**Excerpted text:**
──────────
The constitution and law lay out a separate process for removing justices who violate the Judicial Code of Conduct.
By Matthew DeFour and Jack Kelly / Wisconsin WatchWisconsin Republican leaders have fueled speculation in recent weeks that they could impeach new liberal Supreme Court Justice Janet Protasiewicz over comments she made about Wisconsin’s Republican-gerrymandered legislative maps, which are being challenged in court.
The fever pitch over impeachment has grown to the point that Assembly Speaker Robin Vos, R-Rochester, on Tuesday announced support for using the Iowa nonpartisan model for redrawing legislative maps ahead of the 2024 election.
Vos told reporters Tuesday the surprise proposal should prevent a court ruling on redistricting and subsequent impeachment discussion, though some Democrats, including Gov. Tony Evers, were quick to reject the proposal as disingenuous.
If Iowa-style redistricting is adopted, “there’s really no need for the lawsuit that was filed, there’s no need for the recusal, there’s no need for the millions of dollars of legal fees that are being spent by both sides,” Vos said. “So obviously, then there’d be no need for impeachment.”
Still, Vos wouldn’t rule out the possibility. The implication is that Protasiewicz has prejudged the case because during her campaign she called the maps “rigged,” and prejudging a case that benefits a major campaign contributor constitutes what Vos has called a “serious offense.”
But there’s a problem with the entire debate: Wisconsin’s laws prescribe a specific remedy for Supreme Court justices who fail to recuse from a case in which they are biased — and it’s not impeachment.
Impeachment is intended for “corrupt conduct in office or for the commission of a crime or misdemeanor,” the Legislature’s nonpartisan attorneys wrote in a memo.
The constitution and law lay out a separate process for removing justices who violate the Judicial Code of Conduct. That process, known as “address,” requires a two-thirds majority of the Assembly to advance to the Senate, not the simple majority required for impeachment.
──────────
**Supplied entries:**
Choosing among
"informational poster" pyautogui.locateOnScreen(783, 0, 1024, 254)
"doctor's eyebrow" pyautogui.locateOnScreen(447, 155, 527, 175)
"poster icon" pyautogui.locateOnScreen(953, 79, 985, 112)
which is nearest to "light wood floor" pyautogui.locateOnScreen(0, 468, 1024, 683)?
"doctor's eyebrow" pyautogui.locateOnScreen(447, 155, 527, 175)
──────────
**What is required:**
Can you carry the article on the possible impeachment of Wisconsin Supreme Court Justice Janet Protasiewicz forward, picking up after its final sentence?

**Task answer:**
Republicans control two-thirds of the Senate, giving them the power to remove a justice. But they hold 64 of 99 Assembly seats, making impeachment possible with votes to spare, but not the address process.
“I think that the main reason that we’re hearing more about impeachment than address is that the Assembly is more likely to have the votes to impeach than it would be to try to remove her by address,” said Rob Yablon, a University of Wisconsin Law School professor and an expert on federal and state court systems.
The Wisconsin Constitution lays out two impeachable offenses for civil officers: “corrupt conduct in office” and “crimes and misdemeanors.”
Corrupt conduct is not defined in the constitution, but historically it has meant “bribery.” The only impeachment of a judge in state history was for bribery.
State law defines bribery as “any public officer or public employee who directly or indirectly accepts or offers to accept any property or any personal advantage, which the officer or employee is not authorized to receive, pursuant to an understanding that the officer or employee will act in a certain manner in relation to any matter which by law is pending or might come before the officer.”
The constitution describes a separate method for removing justices and judges who are the subject of some kind of complaint, known as address. The address process requires a two-thirds vote of all elected members of the Assembly and Senate and only after the justice has been served with a written charge and given a chance to offer a defense.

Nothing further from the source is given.